Ekim is the founder of the Amsterdam and Istanbul based city design and research network ‘Play the City'. This network focuses on strategic urban development in emerging countries, and consists of young and ambitious professionals from Cairo to Istanbul to Amsterdam. Her hybrid worldview has been shaped by diverse cultural conditions of the east and west, islam and christianity, poverty and prosperity. Her methods have been applied worldwide, in global cities including Istanbul, Amsterdam, Shenzhen, Tirana, Cape Town, Brussels.

https://www.playthecity.nl


PLAY THE CITY: DUNGEONS AND DRAGONS FOR CITIES

Games are as old as society, yet when a spatial designer enters the world of games, a new world opens, bright with novelty and possibility as a relatively unexplored instrument for shaping spaces that are more meaningful to humans. How much can an architect or an urbanist learn from games? Can games teach them about trust and ownership, as platforms with transparent rules valid for everyone with common goals? Can games teach them about learning and engagement, providing fun with strangers while constantly being challenged individually and collectively? Can games teach them about training and strategizing for the real world, as they fail but are allowed the chance to restart? Can games teach them about communication and avoiding jargon, with their effective visual environment and simple language?
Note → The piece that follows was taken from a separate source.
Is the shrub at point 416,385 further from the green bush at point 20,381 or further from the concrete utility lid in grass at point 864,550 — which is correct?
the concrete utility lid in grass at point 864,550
From IBM’s CityOne to Will Wright’s SimCity, and from Richard Duke’s Metropolis to Buckminster Fuller’s World Game, a long list of games relate to cities in their staging, or directly these games take place in real urban areas. Some as single-player games run on predefined algorithms and quantitative feedback loops; Some provide a multiplayer environment. Rules for the organization and composition of cities emerge from the negotiations among multiple actors; an open system where new rules can be invented or unused rules abandoned, rather than a closed game with a predefined algorithm, promise more for spatial designers.

Perhaps more than a city-themed game, an environment that can be modified by the players — that can host a wide range of players and not focus on winning or losing, but on building experience and partnerships as reward. Dungeons and Dragons (D&D), a role-playing and story-building adventure game, that at first glance says little about urban development, might become most relevant for a game system trying to understand and develop cities. Such was the case for the game method invented, evolved and implemented since 2009 by Play the City, a serious gaming company focusing on the research and development of urban spaces.